Le ministère espagnol du budget a déclaré qu'il avait respecté toutes les exigences légales.

Trois sources de conseil en gestion de patrimoine et M. Fernandez-Lasquetty ont déclaré que les family offices et les fonds d'investissement d'Amérique latine reconsidéraient leurs projets d'ouverture de succursales à Madrid.

L'Espagne est le seul pays de l'Union européenne à appliquer un impôt sur les fortunes mondiales. Dans les années 1990, une douzaine de grandes économies avaient mis en place des impôts sur la fortune, mais la plupart ont été abrogés en raison de craintes de fuite des capitaux ou parce que les recettes n'étaient pas aussi élevées qu'on l'espérait en raison de lacunes.

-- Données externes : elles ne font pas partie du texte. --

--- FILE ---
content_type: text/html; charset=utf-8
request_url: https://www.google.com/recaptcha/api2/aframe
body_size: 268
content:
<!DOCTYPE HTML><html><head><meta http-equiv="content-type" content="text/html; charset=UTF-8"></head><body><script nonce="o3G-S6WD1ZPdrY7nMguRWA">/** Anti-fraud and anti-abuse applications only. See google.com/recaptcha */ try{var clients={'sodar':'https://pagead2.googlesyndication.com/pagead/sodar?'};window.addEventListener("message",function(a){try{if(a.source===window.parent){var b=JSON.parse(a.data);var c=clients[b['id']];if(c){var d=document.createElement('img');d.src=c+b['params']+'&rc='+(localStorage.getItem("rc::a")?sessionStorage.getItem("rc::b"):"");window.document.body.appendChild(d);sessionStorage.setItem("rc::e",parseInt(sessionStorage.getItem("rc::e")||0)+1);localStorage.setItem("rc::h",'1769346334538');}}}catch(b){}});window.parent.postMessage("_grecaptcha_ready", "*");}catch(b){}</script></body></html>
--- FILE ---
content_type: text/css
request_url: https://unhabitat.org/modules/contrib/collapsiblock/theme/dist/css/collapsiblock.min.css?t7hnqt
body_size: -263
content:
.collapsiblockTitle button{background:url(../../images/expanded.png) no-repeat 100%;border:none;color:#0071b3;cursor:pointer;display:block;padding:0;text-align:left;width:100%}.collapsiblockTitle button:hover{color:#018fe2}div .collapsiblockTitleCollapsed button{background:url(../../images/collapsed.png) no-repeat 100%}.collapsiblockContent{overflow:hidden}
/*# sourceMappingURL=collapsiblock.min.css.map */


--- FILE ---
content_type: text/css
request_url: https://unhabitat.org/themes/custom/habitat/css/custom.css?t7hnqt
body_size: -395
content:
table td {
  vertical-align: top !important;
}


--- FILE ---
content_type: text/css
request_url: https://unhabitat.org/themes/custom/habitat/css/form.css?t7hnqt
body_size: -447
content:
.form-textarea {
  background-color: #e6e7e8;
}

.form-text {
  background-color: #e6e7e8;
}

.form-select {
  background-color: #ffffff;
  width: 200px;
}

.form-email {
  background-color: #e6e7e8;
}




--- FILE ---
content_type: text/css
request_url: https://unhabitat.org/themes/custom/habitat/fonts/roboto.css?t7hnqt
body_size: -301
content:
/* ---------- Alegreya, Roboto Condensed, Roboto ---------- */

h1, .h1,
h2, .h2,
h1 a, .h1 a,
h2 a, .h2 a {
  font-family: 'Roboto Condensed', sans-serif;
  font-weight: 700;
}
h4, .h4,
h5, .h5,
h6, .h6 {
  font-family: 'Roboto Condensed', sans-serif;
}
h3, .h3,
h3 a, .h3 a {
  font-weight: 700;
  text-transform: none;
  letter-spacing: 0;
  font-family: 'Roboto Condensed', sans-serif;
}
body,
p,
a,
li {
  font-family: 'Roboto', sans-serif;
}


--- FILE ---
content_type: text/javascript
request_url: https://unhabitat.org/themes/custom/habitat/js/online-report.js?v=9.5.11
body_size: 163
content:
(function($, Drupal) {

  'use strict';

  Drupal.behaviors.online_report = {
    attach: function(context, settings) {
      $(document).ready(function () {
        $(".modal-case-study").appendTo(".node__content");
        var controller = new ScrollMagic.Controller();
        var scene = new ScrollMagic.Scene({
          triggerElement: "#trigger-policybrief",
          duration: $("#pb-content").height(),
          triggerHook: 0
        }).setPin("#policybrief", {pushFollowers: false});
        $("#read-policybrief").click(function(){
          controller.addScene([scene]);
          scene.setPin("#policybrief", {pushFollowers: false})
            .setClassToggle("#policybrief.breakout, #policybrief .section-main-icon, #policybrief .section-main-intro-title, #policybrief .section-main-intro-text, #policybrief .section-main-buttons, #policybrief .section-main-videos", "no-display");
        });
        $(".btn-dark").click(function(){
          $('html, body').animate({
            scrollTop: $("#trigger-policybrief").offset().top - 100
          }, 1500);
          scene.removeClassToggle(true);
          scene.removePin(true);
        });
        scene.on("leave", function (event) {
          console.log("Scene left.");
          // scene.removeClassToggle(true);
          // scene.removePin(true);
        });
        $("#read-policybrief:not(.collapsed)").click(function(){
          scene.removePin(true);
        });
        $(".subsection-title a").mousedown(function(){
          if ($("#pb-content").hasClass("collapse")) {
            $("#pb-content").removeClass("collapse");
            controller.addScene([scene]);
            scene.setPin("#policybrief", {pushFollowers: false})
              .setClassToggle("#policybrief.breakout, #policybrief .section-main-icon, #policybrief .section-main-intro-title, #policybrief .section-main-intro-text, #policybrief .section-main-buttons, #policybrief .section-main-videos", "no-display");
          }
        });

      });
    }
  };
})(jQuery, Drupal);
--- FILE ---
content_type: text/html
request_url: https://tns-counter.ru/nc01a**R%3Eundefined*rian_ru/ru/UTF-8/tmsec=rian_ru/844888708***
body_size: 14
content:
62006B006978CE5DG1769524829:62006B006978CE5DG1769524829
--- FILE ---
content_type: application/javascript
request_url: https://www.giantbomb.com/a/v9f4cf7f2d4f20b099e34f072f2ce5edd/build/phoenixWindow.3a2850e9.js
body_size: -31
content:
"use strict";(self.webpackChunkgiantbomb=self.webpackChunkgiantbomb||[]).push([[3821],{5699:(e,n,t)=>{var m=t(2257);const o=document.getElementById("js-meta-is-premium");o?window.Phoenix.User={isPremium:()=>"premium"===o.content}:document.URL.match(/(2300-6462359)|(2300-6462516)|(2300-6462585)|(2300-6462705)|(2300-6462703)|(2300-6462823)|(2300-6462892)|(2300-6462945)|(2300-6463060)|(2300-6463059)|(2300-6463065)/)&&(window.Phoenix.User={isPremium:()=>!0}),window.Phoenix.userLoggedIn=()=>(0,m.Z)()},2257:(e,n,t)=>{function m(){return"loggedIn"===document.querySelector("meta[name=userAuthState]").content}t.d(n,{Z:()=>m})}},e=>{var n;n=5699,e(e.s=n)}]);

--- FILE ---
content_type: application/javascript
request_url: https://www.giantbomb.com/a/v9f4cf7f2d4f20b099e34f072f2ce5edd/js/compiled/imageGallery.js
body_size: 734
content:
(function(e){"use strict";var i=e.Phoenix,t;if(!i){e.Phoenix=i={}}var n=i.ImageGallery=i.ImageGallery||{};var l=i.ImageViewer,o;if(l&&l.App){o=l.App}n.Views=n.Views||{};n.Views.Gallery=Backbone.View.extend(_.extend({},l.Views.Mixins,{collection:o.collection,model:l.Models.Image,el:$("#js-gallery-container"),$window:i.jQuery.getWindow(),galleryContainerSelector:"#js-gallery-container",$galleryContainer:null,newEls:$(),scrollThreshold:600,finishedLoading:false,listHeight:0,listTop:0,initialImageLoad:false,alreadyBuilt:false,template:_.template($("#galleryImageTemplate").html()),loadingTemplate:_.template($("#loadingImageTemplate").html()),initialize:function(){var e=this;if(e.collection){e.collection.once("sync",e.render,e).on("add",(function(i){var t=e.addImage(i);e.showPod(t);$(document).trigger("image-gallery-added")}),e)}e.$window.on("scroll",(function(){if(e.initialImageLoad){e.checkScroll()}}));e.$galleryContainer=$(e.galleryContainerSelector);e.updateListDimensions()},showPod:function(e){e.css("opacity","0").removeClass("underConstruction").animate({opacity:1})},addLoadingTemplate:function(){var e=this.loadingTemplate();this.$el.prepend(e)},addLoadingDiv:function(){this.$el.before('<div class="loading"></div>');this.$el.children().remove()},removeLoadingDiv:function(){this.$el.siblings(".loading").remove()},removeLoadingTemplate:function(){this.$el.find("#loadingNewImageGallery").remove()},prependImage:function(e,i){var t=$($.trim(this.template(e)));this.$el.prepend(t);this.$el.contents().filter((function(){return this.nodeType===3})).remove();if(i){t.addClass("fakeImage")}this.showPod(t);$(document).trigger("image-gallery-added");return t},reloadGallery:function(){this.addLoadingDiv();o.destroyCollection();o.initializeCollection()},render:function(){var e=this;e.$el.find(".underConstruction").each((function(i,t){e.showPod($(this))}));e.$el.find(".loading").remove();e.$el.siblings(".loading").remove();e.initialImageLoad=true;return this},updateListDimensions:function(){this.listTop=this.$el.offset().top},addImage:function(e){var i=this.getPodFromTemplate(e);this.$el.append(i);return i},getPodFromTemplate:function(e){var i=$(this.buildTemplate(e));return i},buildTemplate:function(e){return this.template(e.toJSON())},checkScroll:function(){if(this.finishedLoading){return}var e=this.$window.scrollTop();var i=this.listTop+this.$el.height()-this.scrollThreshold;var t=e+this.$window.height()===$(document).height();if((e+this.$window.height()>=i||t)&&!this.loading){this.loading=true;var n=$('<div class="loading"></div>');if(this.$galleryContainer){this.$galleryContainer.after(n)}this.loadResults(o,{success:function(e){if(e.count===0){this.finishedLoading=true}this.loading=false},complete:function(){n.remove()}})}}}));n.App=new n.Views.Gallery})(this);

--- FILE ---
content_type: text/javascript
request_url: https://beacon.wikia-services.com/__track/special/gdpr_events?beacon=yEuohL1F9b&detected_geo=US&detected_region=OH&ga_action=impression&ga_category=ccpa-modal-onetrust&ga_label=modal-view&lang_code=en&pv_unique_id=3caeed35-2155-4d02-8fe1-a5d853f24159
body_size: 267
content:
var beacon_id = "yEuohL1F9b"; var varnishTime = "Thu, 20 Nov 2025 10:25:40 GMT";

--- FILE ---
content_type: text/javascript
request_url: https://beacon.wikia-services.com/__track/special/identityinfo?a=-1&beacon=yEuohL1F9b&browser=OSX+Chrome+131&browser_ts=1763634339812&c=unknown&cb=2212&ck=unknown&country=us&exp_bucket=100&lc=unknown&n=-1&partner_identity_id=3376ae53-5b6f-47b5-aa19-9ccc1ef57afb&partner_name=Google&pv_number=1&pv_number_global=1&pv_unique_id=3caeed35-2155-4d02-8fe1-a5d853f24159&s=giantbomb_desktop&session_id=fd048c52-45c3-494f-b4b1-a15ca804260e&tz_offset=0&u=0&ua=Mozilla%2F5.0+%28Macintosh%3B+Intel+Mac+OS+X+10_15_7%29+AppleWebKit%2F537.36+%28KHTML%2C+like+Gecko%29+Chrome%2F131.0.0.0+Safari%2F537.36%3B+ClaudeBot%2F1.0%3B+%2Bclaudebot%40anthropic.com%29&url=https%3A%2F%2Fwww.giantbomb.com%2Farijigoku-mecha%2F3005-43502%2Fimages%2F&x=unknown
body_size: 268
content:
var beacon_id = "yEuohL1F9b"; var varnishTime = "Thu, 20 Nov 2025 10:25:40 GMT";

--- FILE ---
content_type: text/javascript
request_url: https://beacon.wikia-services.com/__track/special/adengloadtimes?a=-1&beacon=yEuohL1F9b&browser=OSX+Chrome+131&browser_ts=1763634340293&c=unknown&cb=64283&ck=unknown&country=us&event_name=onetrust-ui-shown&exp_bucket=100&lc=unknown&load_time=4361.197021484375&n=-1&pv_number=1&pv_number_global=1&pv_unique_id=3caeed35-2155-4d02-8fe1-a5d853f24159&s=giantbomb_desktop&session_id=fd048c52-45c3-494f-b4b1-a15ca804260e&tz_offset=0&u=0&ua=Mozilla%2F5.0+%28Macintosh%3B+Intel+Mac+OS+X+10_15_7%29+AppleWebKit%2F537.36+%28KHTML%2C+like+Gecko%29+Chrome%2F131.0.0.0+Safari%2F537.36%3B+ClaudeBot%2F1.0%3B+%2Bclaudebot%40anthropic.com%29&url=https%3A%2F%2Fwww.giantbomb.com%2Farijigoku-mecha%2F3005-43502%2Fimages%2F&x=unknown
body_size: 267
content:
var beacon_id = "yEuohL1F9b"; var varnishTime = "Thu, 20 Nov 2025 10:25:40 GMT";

La Suisse et la Norvège appliquent encore des taxes modestes sur la différence entre les actifs et les passifs d'un individu. En 2021, la Belgique a introduit une petite taxe sur les comptes d'investissement de plus d'un million d'euros. La France a abandonné son impôt sur la fortune en 2017, mais a maintenu un prélèvement sur les biens immobiliers d'une valeur supérieure à 1,3 million d'euros.

Aucun autre pays européen ne propose de prélèvement similaire, même si l'Argentine en appliquera un cette année et que le Venezuela envisage également d'en instaurer un.

L'Espagne espère collecter 1,5 milliard d'euros grâce à cette taxe. Le gouvernement de Madrid répond que la ville perdra 1,2 milliard d'euros d'investissements étrangers cette année. Javier Martin, conseiller fiscal, a déclaré que les plus hauts revenus de Madrid payaient déjà 52 % d'impôts sur leurs revenus annuels.

M. Varsavsky, 62 ans, estime que ce prélèvement est une taxe sur son épargne. Il envisage de prendre sa retraite au cours de la prochaine décennie, mais peut-être pas en Espagne.

"Rester dans un pays qui prélève 2,75 % de votre épargne chaque année serait un suicide économique", a-t-il déclaré.